CF1005E1 Median on Segments (Permutations Edition)

You are given a permutation $ p_1, p_2, \dots, p_n $ . A permutation of length $ n $ is a sequence such that each integer between $ 1 $ and $ n $ occurs exactly once in the sequence. Find the number of pairs of indices $ (l, r) $ ( $ 1 \le l \le r \le n $ ) such that the value of the median of $ p_l, p_{l+1}, \dots, p_r $ is exactly the given number $ m $ . The median of a sequence is the value of the element which is in the middle of the sequence after sorting it in non-decreasing order. If the length of the sequence is even, the left of two middle elements is used. For example, if $ a=[4, 2, 7, 5] $ then its median is $ 4 $ since after sorting the sequence, it will look like $ [2, 4, 5, 7] $ and the left of two middle elements is equal to $ 4 $ . The median of $ [7, 1, 2, 9, 6] $ equals $ 6 $ since after sorting, the value $ 6 $ will be in the middle of the sequence. Write a program to find the number of pairs of indices $ (l, r) $ ( $ 1 \le l \le r \le n $ ) such that the value of the median of $ p_l, p_{l+1}, \dots, p_r $ is exactly the given number $ m $ .

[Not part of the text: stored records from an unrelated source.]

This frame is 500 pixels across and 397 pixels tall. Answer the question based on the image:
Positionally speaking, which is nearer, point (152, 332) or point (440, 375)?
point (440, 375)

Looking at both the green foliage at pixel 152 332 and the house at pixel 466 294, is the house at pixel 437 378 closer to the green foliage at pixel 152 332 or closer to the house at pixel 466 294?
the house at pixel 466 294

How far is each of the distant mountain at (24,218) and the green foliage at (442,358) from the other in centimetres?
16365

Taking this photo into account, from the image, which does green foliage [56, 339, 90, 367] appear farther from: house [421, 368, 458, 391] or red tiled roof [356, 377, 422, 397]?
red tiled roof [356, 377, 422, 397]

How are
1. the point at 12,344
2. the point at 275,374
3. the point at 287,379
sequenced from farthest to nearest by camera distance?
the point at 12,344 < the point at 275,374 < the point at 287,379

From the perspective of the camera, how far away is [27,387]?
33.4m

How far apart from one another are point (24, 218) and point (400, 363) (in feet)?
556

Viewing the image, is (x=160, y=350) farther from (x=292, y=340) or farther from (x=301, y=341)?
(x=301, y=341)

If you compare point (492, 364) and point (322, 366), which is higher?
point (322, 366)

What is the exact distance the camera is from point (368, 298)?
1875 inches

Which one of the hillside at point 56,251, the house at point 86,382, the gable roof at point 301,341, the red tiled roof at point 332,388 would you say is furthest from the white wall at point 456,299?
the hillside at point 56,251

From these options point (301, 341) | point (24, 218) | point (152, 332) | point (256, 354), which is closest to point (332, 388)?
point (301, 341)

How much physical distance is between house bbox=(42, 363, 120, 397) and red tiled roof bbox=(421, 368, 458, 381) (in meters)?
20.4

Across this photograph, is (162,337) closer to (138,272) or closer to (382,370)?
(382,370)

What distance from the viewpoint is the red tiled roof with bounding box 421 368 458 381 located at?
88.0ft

The first line contains integers $ n $ and $ m $ ( $ 1 \le n \le 2\cdot10^5 $ , $ 1 \le m \le n $ ) — the length of the given sequence and the required value of the median. The second line contains a permutation $ p_1, p_2, \dots, p_n $ ( $ 1 \le p_i \le n $ ). Each integer between $ 1 $ and $ n $ occurs in $ p $ exactly once.

Print the required number.

In the first example, the suitable pairs of indices are: $ (1, 3) $ , $ (2, 2) $ , $ (2, 3) $ and $ (2, 4) $ .